Re: o Re: sequence of octets bug in Orbit when running server as root?t



>On Tuesday 24 Sep 2002 11:39 am, Michael Meeks wrote:
> Hi Claude,
>
> On Mon, 2002-09-23 at 11:35, Claude Beazley wrote:
> > When printing out the length of the octet-sequence that the client tries
> > to pass to the server, the maximum sequence length that the server as
> > root accepts (on my PC. anyway) appears to be  262044
>
> 	Well; there are likely to be a number of issues with really large
> sequences. The sequence gets to be marshalled in-memory into GIOP wire
> format; which means a copy - unless it's a simply layed out
> sequence<octet> [ eg. ]. So, memory may be 1 problem, also - there are
> limits on the maximum size of incoming buffer in ORBit2 - that perhaps
> need re-visiting.
>
> 	What type does this sequence contain ? and why are you passing so much
> in one chunk ? typically in Gnome we break down big lumps into ~4K
> sequences so we don't introduce abnormally long processing delays
> anywhere.

Basically the (protoype) server requires the client to send it protein and DNA 
primary structures  so the server can perform  multiple alignments and other, 
more heavy duty,  manipulations.
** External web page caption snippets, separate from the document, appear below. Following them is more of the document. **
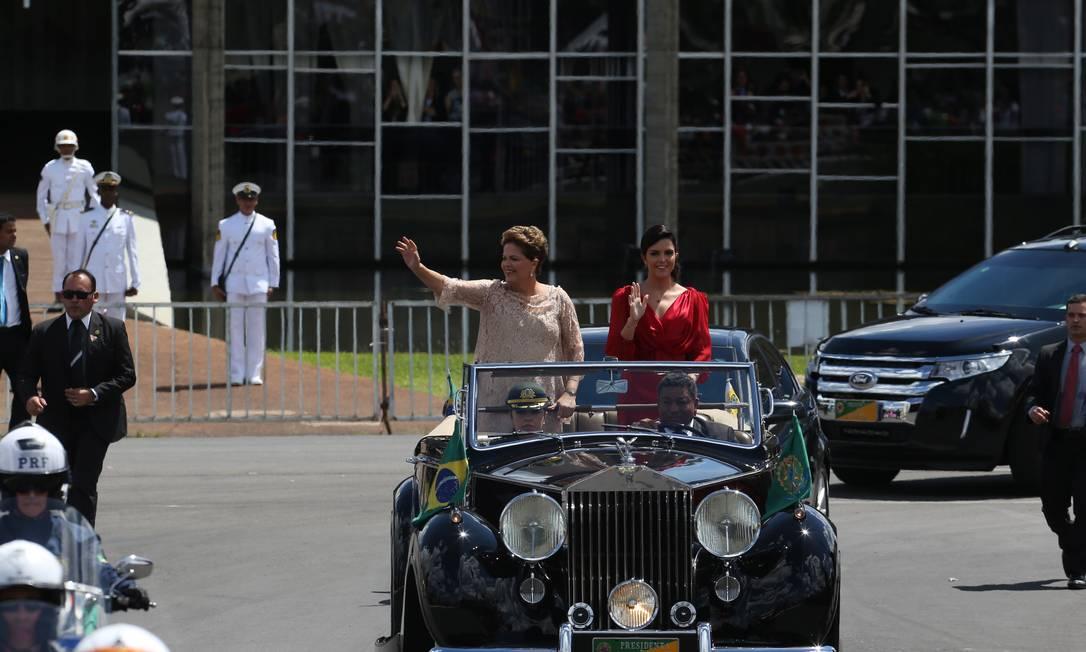 Ao lado da filha, Dilma desfila em carro aberto pelas ruas de Brasília Foto: Ailton de Freitas / Agência O Globo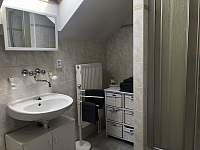 Koupelna s vanou a sprchovým koutem 1.patro - Doksy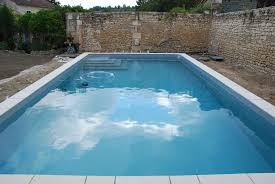 repairing swimming pool leaks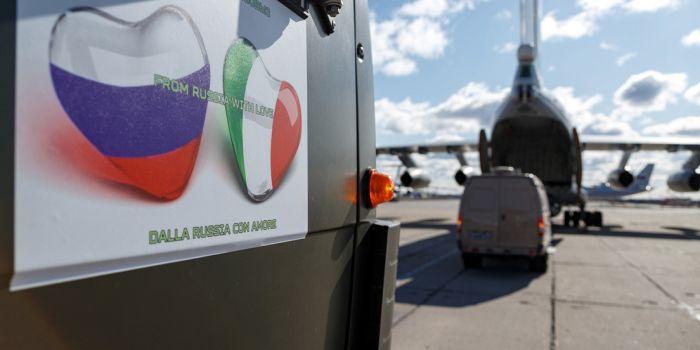 La Russia invia il suo decimo piano militare per aiutare l'Italia a fronteggiare il Covid-19
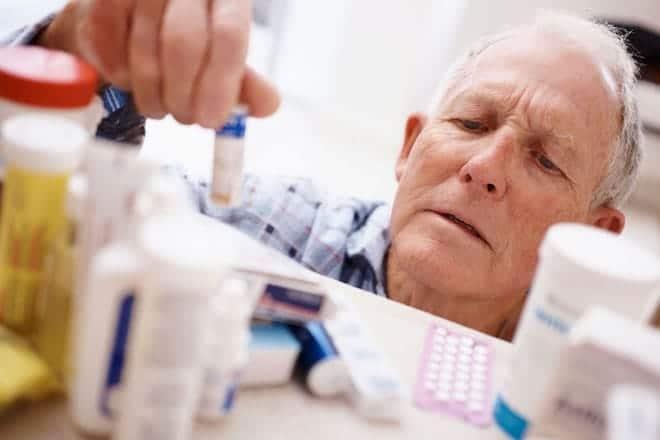 Перелом шейки бедра у пожилых людей причины, симптомы и методы лечения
The client can then download the results. 
The data files are in ASCII and so the client loads up the sequence<octet> 
with chars.  As you can imagine these sequences can be rather long and any 
processing bottlenecks tend to be the rather intensive biocomputing 
applications which the server calls. 

I have setup the server so it can dictate the maximum size of the 
sequence<octet>  chunk that the client can transfer. The client can send and 
receive files in any chunk size it wants (up to the maximum size) . 
This allows me to more easily tailor the server according to the  
hardware/bandwidth used, it also gives the client as much flexibility as 
possible.

I also have to consider grid compliance, fibre optic bandwith rates and use of 
large beowulf clusters and I don't want to introduce any uneccessary 
bottlenecks, when the server gets implemented on these systems, by 
overlimiting the size of the sequences.